If you notice the encroachment after you purchase your home, you may have more rights to seek a remedy.
How can I avoid encroachment issues?
The best way to avoid encroachment issues is to make sure that you know precisely what property belongs to you and what property belongs to your neighbors. If you know your property lines, you can make sure that you never build on or make use of someone else’s land. It also means that you can speak to your neighbors if you notice that they’re starting a project that could encroach on your land.
If encroachment does occur, the best thing to do is to reach out to your neighbor and try to come to some agreement. You can ask your neighbor to move the encroaching structure or to stop using your land. If you like, you could sell the portion of your property that has been encroached on to your neighbor.
If you cannot agree with your neighbor, you’ll have to get the legal system involved.
How can I find my property lines?
If you look at the deed to your property, you can find a description of your land. This can include a description of your property boundaries based on natural landmarks or manmade landmarks. Some deeds include precise measurements that you can use to measure your plot.
For more exact measurements of your property and property lines, you’ll have to hire a surveyor. Professional surveyors can tell you exactly where your property ends and your neighbor’s property begins and can even leave markers to indicate the property lines. This can be helpful if you’re about to start a project and want to avoid infringing on your neighbor’s real estate.
What is the difference between encroachment and easement?
Encroachment is a situation where someone knowingly or unknowingly builds on or uses another person’s real estate.
An easement is when two parties agree to the use of real estate that one of the parties owns. Easements can cover the use of specific property, such as when a property owner allows their neighbor to use their extra-wide driveway. They can also cover non-specific use, such as providing a right of way. For example, a property owner may grant an easement to allow a neighbor to walk through the property owner’s yard to reach a public park.
What is the difference between encroachment and encumbrance?
An encumbrance is a burden or impediment on a property that reduces its value. This can include a number of things, such as a lien, unpaid property taxes, or an easement that the property owner agreed to that allows others to make use of the property owner’s land.
Deed restrictions — limits on the use of a plot of real estate — are another form of encumbrance. Encroachment is a type of encumbrance because it can impact a property owner’s ability to use their land and can impact the value of that land.
What is the difference between encroachment and right of ingress or egress?
A right of ingress or right of egress describes the legal right for a property owner to be able to enter or exit their property.
Consider this scenario. Jim owns a piece of real estate that is surrounded on all sides by property that is owned by other people. There is no way for Jim to travel from public lands, such as a road, to his property without crossing through someone else’s private property. Similarly, there is no way to exit his property without crossing another person’s land.
This can occur when a property owner divides a large plot of land into multiple subplots, leaving a separate plot in the middle.
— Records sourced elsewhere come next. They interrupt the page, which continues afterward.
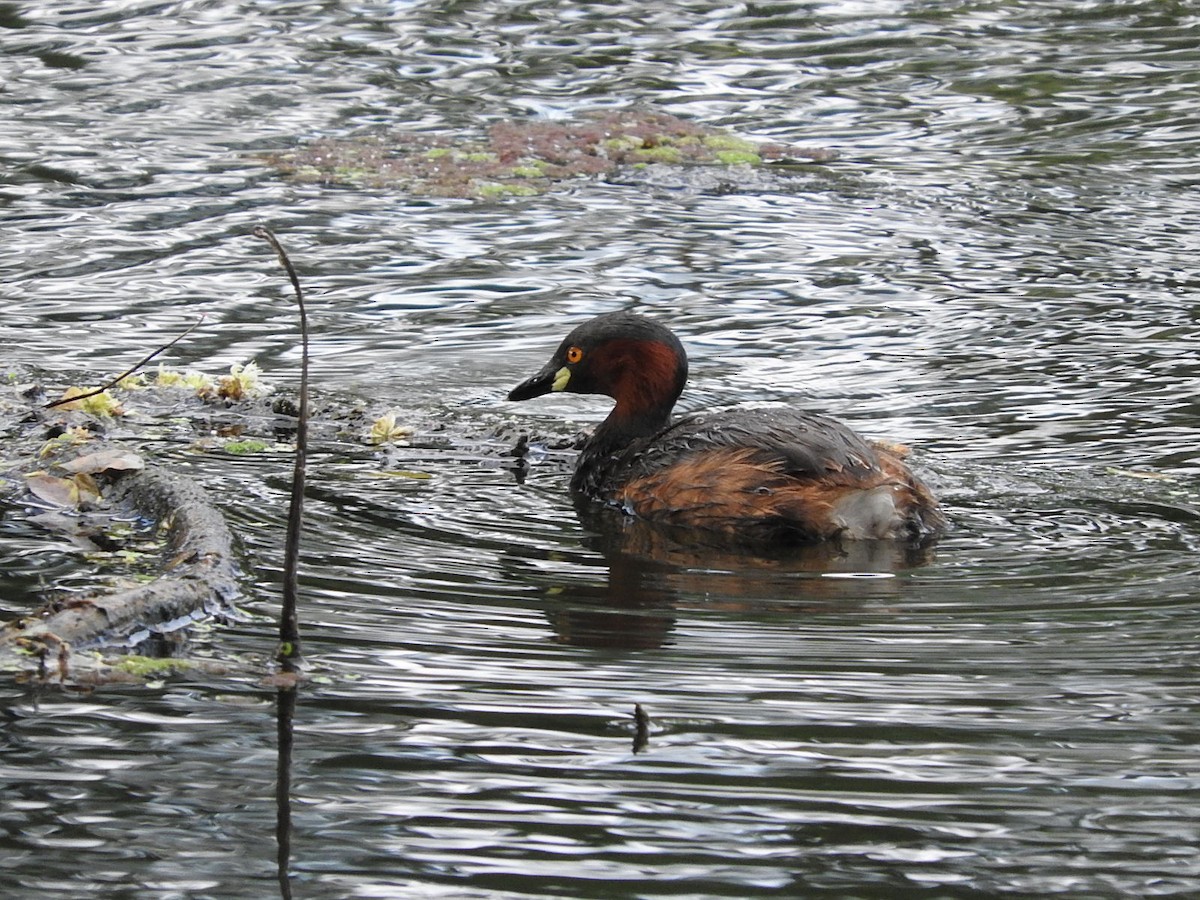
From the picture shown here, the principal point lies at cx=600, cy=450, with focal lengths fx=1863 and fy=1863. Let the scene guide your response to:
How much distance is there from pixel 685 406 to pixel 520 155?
4886 mm

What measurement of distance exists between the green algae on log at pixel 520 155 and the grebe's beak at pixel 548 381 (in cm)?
459

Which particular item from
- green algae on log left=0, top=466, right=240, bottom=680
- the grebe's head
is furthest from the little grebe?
green algae on log left=0, top=466, right=240, bottom=680

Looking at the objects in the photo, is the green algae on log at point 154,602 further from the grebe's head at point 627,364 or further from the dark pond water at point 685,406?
the grebe's head at point 627,364

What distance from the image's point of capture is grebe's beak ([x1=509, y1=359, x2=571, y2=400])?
8516 millimetres

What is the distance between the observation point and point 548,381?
8.55 metres

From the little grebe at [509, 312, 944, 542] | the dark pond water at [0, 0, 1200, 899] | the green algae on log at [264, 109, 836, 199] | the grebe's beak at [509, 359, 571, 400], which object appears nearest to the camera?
the dark pond water at [0, 0, 1200, 899]

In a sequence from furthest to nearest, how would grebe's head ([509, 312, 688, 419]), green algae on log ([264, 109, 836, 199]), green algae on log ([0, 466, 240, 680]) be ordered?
1. green algae on log ([264, 109, 836, 199])
2. grebe's head ([509, 312, 688, 419])
3. green algae on log ([0, 466, 240, 680])

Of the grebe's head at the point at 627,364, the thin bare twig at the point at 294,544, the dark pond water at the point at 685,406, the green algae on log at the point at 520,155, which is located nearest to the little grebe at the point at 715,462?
the grebe's head at the point at 627,364

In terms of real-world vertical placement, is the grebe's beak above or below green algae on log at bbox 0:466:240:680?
below

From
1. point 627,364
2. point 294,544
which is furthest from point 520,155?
point 294,544

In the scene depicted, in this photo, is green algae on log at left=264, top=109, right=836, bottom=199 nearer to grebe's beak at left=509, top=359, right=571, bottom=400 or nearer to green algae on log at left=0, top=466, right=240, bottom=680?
grebe's beak at left=509, top=359, right=571, bottom=400

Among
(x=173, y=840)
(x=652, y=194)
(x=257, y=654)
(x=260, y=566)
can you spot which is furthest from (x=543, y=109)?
(x=173, y=840)

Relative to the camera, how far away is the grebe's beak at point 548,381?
8516mm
A right of ingress or egress gives the property owner with no public route to their property a way to reach it without trespassing on others’ private property. This is typically done with an easement of some sort, such as an easement allowing him to use a shared driveway.
Typically, rights of ingress and egress are included on a property deed, which means that the person taking advantage of these rights does not need to renegotiate the right every time their neighbor sells their plot of land.